## DATA PROVIDED
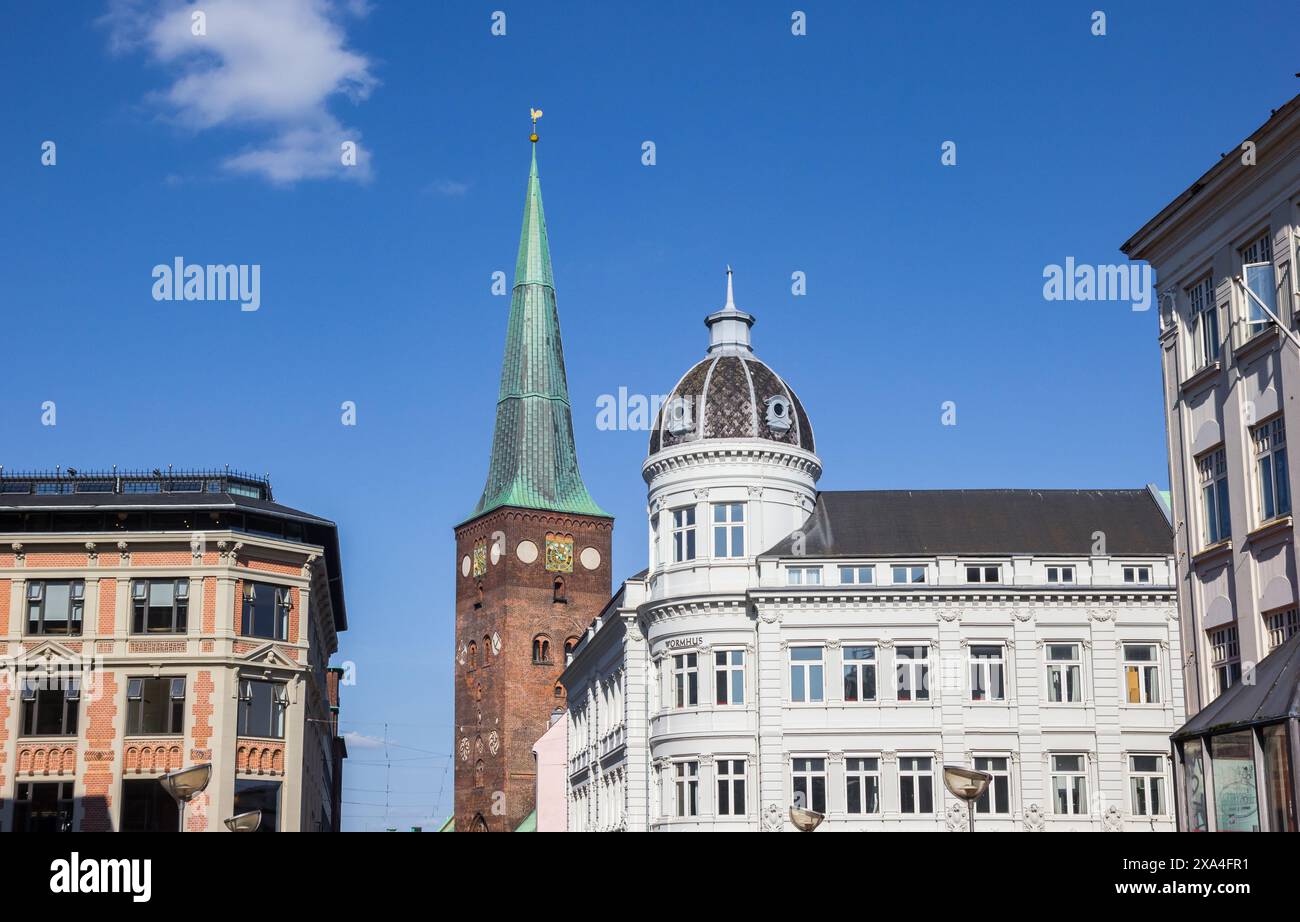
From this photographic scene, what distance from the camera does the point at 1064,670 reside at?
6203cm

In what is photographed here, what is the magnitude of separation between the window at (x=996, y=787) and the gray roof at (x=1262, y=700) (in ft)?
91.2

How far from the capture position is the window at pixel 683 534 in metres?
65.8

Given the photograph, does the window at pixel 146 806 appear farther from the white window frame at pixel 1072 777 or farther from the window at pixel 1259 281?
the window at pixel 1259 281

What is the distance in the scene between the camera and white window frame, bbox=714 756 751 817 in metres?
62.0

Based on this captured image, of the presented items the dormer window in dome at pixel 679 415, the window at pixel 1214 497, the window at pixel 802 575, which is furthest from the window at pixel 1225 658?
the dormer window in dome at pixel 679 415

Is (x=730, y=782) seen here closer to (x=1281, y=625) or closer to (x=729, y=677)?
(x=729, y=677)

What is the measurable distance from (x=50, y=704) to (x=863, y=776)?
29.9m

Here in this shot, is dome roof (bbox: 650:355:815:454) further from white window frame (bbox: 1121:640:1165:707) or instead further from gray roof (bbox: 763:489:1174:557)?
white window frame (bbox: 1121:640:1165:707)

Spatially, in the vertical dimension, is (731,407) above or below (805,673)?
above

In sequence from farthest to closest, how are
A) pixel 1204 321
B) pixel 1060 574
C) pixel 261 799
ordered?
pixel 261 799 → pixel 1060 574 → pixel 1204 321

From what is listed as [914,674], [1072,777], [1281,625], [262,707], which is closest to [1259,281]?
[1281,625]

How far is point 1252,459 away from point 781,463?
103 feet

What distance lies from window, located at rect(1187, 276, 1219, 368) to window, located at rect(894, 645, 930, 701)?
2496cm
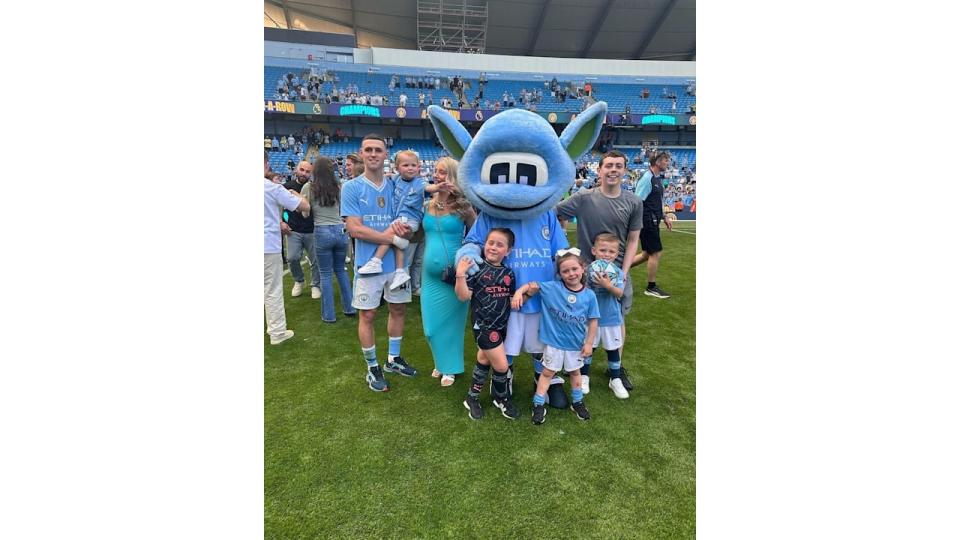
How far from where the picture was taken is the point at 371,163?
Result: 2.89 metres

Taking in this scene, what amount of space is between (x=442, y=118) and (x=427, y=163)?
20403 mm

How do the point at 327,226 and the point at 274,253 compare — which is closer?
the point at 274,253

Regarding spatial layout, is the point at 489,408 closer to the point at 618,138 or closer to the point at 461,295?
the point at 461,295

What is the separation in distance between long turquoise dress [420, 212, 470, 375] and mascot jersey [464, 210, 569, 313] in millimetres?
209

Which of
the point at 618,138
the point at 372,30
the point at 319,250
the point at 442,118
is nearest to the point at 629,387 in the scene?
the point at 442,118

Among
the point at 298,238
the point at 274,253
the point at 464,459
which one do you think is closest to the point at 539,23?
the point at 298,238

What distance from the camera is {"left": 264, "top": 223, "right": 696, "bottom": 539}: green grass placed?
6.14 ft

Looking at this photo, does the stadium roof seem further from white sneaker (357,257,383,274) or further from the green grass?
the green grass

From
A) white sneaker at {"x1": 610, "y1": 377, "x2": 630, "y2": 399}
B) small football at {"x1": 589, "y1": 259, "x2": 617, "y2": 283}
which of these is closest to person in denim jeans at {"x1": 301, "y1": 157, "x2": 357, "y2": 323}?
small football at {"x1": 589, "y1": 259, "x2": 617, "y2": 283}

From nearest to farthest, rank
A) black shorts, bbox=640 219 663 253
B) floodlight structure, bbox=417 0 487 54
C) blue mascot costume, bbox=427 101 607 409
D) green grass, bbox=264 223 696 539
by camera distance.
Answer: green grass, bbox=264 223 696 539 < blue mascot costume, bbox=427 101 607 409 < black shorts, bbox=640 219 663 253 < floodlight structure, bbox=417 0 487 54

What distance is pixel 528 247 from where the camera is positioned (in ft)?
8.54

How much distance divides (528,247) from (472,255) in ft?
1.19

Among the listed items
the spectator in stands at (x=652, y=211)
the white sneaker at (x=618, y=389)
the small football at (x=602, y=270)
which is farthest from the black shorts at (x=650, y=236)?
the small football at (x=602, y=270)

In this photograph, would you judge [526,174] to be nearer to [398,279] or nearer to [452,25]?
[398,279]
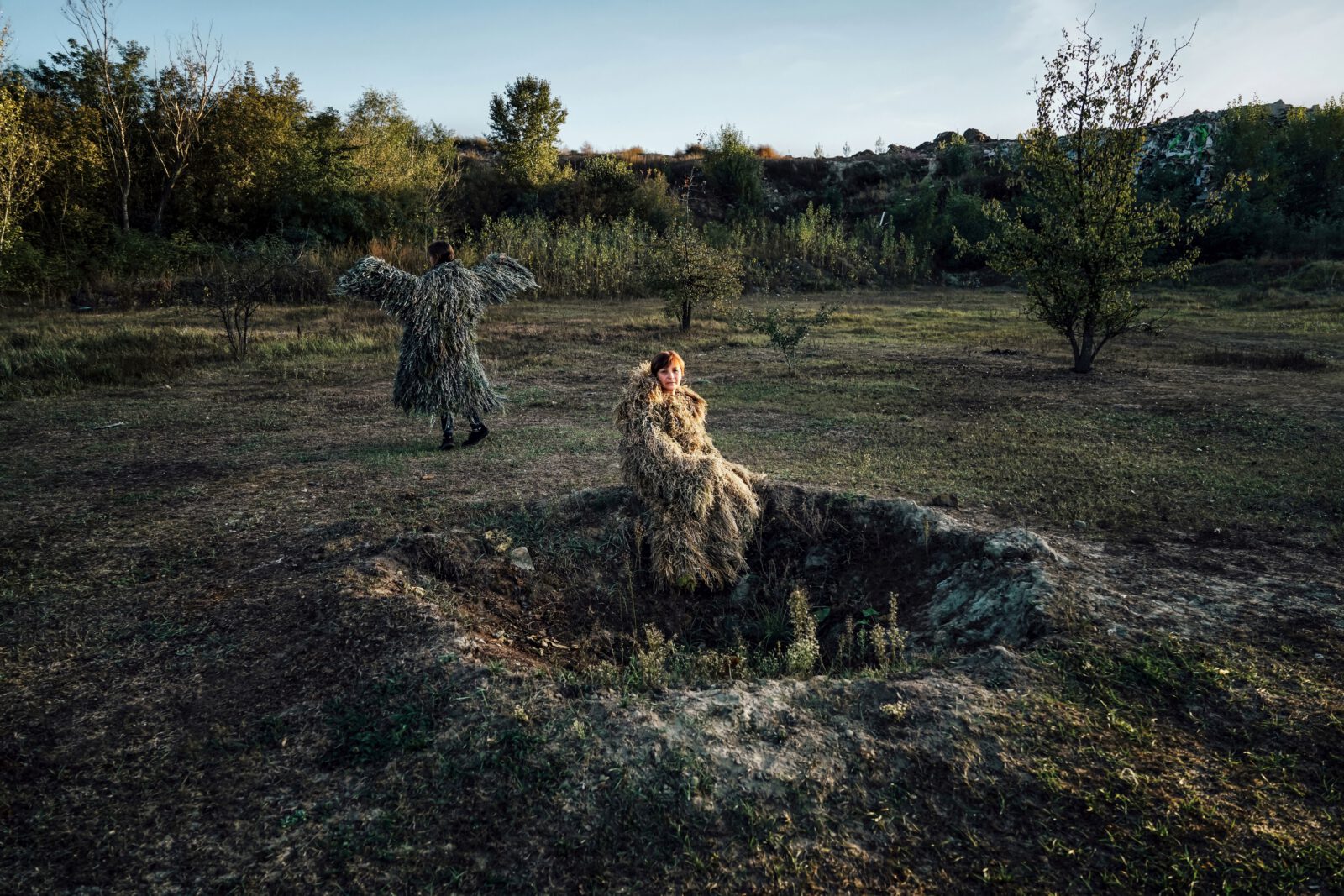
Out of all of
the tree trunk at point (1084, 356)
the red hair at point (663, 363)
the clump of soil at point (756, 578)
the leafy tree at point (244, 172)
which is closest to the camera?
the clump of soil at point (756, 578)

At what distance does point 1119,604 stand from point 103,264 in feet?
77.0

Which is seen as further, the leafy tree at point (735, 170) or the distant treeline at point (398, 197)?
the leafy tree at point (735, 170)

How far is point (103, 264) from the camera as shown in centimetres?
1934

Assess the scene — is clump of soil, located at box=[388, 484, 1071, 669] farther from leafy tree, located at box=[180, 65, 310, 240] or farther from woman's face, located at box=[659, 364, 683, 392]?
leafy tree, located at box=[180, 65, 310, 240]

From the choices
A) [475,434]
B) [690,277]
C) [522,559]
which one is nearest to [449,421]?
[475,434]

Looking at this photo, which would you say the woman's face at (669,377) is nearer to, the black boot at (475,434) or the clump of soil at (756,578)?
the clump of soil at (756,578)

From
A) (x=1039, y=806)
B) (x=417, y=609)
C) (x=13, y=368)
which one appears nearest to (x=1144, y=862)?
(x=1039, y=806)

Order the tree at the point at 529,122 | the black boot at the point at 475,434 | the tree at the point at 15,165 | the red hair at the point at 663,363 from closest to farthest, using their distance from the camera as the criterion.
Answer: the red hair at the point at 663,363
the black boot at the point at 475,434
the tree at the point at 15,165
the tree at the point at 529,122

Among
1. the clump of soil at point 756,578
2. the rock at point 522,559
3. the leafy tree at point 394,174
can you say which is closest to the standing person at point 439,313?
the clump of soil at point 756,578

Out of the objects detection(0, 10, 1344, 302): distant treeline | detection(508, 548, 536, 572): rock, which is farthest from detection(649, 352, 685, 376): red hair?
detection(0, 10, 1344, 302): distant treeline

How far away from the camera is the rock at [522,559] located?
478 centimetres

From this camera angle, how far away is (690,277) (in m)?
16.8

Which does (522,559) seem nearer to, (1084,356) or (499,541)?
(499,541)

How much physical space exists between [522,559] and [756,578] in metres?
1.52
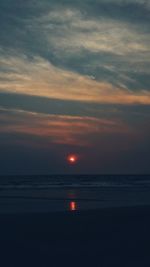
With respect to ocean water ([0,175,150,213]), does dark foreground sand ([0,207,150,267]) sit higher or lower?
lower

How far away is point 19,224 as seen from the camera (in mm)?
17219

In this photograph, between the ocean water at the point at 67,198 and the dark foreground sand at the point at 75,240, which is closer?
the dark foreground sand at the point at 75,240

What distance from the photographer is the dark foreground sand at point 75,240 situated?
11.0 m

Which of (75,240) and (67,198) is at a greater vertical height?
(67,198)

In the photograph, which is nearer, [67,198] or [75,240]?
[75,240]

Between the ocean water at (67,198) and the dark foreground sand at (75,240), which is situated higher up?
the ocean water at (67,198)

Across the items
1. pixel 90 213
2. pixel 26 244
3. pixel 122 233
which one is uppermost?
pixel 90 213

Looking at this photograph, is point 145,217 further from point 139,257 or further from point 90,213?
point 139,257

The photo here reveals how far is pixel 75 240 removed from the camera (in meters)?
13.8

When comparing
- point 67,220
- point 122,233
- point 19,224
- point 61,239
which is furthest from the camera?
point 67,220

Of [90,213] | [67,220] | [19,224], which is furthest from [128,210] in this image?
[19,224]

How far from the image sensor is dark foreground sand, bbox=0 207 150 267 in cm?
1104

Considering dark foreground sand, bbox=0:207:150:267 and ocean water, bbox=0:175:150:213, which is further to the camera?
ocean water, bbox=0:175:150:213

## INSTRUCTIONS FOR THE TASK
Echo every line, without alteration, from the line containing "How far away is point" through the final line of the entries, both ends included.

## RESULT
How far away is point 19,224 as seen from the camera (in mm)?
17219

In this photograph, between the ocean water at the point at 67,198 and the dark foreground sand at the point at 75,240, which is closer?
the dark foreground sand at the point at 75,240

What distance from the photographer is the dark foreground sand at point 75,240 situated?
11.0 m

Which of (75,240) and (67,198) is at a greater vertical height?
(67,198)

In the photograph, which is nearer, [67,198] or [75,240]?
[75,240]

Between the ocean water at (67,198) and the dark foreground sand at (75,240), which is situated higher up?
the ocean water at (67,198)

Across the items
1. pixel 90 213
2. pixel 26 244
3. pixel 122 233
which one is uppermost?
pixel 90 213

Looking at this photograph, is point 145,217 further from point 139,257 or further from point 90,213?
point 139,257

The photo here reveals how far is pixel 75 240 removed from the camera (in meters)?
13.8

When comparing
- point 67,220
- point 122,233
- point 19,224
- point 61,239
which is furthest from the camera?
point 67,220

Of [90,213] | [67,220] | [19,224], which is furthest from [128,210] in this image?
[19,224]

How far from the image sensor is dark foreground sand, bbox=0 207 150 267 in cm?
1104

Considering dark foreground sand, bbox=0:207:150:267 and ocean water, bbox=0:175:150:213, which is further to the camera?
ocean water, bbox=0:175:150:213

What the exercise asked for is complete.